PROMPT. Please answer from the CMake mailing-list thread below: what is the only XL compiler flag the writer is aware of?

EXTRACT TO READ.
2013-10-11 Thread Stephen Kelly
Brad King wrote:

 On 10/10/2013 08:07 PM, Stephen Kelly wrote:
 So, I think this is a two dimensional calculation. There is a standard
 axis and a extension axis for the compiler flag, for GCC and clang at
 least.
 
 Yes.
 
  if (NOT CMAKE_CXX_COMPILER_VERSION VERSION_LESS 4.7)
set(CMAKE_CXX11_STANDARD_COMPILE_OPTION -std=c++11)
set(CMAKE_CXX11_EXTENSION_COMPILE_OPTION -std=gnu++11)
  endif()
 
 Will this work for XL too?

I assume so. The only flag I'm aware of for XL is -qlanglvl=extended0x, and 
that is equivalent to -std=c++11 afaik. What are you referring to 
specifically?
 
 I wonder if we should always use the extension flag, unless otherwise
 specified with set(CMAKE_STRICT_CXX_STANDARD ON)?
 
 Because gnu++98 is the GCC default, someone could be using 'gnu template
 instantiation' in existing code, and then uses CMake to specify the need
 for variadic_templates, so we add -std=c++11 and boom - no more gnu
 extensions.

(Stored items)
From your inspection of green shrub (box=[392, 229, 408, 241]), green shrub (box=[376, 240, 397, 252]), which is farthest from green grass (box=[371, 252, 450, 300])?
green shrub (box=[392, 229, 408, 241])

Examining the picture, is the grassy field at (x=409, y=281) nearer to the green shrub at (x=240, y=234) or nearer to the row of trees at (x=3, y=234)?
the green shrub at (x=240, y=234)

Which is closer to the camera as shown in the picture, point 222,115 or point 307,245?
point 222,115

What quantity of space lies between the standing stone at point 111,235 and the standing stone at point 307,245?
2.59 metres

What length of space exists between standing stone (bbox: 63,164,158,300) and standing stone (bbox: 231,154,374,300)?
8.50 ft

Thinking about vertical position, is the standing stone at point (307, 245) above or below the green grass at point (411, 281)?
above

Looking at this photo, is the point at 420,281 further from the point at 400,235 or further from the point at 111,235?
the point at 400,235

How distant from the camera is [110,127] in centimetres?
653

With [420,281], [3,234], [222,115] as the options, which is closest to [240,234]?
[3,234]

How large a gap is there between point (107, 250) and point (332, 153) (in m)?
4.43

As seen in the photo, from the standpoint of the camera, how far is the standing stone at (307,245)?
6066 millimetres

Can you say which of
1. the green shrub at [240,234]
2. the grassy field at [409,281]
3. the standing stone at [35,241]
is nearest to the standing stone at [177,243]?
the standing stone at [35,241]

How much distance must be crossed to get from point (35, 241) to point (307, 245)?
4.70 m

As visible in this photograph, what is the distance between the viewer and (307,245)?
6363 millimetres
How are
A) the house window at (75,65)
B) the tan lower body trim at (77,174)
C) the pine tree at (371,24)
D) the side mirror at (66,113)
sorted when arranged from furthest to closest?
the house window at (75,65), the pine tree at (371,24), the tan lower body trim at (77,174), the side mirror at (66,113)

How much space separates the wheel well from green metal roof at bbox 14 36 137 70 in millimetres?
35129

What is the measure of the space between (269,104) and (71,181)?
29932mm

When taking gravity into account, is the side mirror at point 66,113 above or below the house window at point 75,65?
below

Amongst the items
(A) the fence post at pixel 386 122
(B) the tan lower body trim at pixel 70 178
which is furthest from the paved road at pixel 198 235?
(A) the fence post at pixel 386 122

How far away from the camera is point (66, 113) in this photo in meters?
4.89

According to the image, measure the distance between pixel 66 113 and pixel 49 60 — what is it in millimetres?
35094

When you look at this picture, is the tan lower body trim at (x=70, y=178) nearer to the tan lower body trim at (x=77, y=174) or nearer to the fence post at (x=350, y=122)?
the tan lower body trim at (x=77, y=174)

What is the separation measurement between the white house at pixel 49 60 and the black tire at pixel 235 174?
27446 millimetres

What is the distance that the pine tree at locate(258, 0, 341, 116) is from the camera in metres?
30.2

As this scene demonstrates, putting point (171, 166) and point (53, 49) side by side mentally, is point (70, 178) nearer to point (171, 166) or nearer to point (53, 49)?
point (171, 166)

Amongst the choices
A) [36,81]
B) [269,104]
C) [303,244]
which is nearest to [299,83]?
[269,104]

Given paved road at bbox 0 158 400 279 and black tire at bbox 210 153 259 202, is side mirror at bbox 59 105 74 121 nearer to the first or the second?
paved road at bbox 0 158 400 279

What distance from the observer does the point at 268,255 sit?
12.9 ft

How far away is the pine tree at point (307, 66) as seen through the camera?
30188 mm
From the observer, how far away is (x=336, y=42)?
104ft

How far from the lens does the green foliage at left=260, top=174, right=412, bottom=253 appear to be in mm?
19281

* * *

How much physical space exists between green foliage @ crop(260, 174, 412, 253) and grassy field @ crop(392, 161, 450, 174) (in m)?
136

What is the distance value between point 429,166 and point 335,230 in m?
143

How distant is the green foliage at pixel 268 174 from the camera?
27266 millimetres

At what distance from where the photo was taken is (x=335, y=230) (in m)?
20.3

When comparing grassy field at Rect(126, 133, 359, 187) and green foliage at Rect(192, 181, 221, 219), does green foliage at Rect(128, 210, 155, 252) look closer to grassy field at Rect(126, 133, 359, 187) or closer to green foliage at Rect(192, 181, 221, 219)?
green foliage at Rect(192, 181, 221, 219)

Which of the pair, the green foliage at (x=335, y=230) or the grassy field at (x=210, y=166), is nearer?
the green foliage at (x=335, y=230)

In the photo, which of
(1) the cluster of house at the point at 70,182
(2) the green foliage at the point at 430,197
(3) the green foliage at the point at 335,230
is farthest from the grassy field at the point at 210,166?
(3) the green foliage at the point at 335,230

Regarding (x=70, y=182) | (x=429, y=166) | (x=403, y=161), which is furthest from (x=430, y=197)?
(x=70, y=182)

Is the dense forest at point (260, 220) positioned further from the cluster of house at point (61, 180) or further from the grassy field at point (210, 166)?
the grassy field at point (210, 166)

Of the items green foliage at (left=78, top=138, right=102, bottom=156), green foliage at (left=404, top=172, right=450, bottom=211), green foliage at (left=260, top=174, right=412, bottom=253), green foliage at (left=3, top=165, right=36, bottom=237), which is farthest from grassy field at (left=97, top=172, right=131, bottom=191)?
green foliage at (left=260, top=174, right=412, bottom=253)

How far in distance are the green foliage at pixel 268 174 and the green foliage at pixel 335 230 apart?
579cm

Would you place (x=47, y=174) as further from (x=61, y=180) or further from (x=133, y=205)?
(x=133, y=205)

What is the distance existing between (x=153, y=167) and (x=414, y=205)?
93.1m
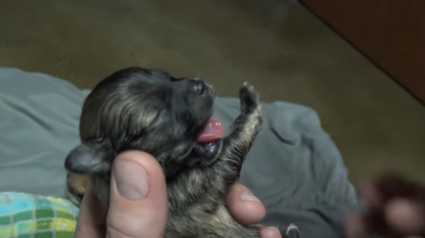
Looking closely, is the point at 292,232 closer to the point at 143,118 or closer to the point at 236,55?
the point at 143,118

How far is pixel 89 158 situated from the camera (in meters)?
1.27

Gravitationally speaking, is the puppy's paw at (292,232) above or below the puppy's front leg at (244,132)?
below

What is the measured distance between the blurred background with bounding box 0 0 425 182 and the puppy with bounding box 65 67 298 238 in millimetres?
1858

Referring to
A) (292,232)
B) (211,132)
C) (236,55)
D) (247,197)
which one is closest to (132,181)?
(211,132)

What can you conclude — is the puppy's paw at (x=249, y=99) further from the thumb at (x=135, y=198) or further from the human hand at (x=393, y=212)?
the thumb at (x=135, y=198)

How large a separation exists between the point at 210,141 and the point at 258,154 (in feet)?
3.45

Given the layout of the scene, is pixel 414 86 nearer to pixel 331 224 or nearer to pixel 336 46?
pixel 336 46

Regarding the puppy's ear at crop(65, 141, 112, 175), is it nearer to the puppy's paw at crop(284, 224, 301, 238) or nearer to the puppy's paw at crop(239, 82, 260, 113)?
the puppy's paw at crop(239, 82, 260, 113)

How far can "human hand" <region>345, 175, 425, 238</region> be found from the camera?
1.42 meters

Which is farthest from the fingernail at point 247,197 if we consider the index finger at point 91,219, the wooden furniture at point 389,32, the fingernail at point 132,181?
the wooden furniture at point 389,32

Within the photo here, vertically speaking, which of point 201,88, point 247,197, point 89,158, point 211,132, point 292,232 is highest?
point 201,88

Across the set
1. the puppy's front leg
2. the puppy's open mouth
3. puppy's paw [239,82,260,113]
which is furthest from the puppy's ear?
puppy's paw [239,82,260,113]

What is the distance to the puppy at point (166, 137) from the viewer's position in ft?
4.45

---

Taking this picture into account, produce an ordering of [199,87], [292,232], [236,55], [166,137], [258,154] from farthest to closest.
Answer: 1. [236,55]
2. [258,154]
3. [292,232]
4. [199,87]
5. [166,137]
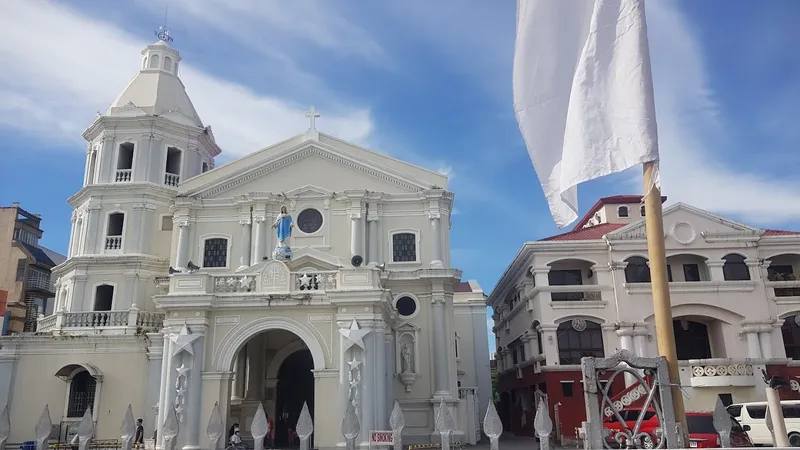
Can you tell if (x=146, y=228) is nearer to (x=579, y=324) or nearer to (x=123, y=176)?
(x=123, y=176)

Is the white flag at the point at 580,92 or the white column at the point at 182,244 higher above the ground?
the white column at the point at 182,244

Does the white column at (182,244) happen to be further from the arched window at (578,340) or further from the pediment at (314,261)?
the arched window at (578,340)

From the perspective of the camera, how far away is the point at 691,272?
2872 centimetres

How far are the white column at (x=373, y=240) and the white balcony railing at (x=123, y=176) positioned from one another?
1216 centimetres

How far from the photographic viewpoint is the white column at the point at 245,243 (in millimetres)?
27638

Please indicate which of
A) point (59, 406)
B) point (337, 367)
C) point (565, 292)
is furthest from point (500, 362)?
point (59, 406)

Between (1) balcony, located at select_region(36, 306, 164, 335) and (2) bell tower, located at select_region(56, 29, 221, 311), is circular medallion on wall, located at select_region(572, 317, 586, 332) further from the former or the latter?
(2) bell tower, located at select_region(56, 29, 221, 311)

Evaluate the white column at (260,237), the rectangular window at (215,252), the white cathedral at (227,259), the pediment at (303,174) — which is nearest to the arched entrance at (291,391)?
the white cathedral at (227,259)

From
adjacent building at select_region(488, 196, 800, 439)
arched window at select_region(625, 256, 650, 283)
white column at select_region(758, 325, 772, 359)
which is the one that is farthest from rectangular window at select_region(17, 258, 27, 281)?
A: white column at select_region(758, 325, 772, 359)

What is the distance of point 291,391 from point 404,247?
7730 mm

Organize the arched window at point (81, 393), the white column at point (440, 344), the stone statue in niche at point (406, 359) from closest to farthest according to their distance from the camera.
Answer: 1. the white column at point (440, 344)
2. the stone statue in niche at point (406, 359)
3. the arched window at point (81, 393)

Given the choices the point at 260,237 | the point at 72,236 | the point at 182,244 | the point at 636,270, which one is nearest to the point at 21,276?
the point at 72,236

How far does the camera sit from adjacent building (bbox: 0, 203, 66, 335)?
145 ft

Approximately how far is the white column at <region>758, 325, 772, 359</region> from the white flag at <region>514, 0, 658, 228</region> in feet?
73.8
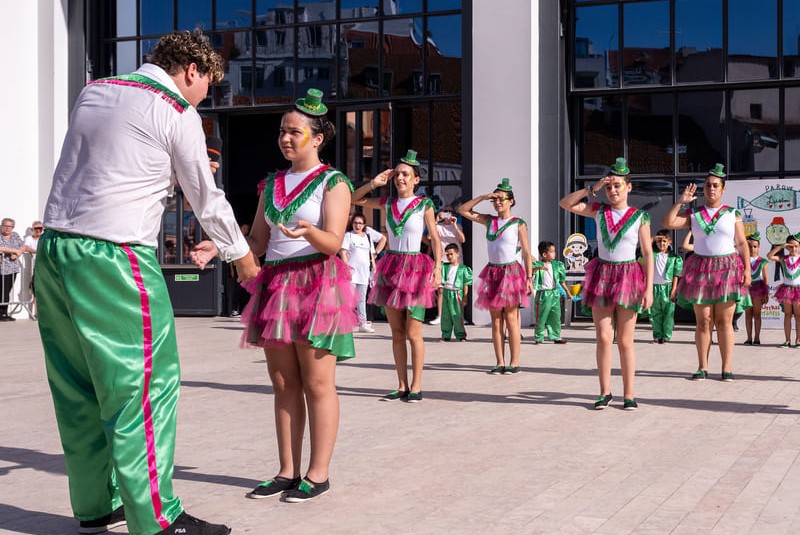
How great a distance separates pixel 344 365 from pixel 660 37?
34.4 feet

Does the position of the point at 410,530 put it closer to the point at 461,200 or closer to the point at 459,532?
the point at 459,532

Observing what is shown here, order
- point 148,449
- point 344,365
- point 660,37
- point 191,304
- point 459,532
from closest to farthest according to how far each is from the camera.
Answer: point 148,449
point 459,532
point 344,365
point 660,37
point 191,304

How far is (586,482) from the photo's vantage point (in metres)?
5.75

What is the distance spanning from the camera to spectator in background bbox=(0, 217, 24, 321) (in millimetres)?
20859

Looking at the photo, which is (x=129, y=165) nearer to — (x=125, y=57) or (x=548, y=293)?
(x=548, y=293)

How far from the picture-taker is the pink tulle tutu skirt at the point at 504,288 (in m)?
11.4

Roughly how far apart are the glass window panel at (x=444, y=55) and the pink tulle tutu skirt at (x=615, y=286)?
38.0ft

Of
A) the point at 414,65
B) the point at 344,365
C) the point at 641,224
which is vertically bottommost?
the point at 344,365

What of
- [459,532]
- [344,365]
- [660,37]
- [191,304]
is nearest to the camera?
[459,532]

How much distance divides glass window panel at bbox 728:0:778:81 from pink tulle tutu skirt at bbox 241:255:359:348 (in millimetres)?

EXERCISE ANSWER. -qlanglvl=extended0x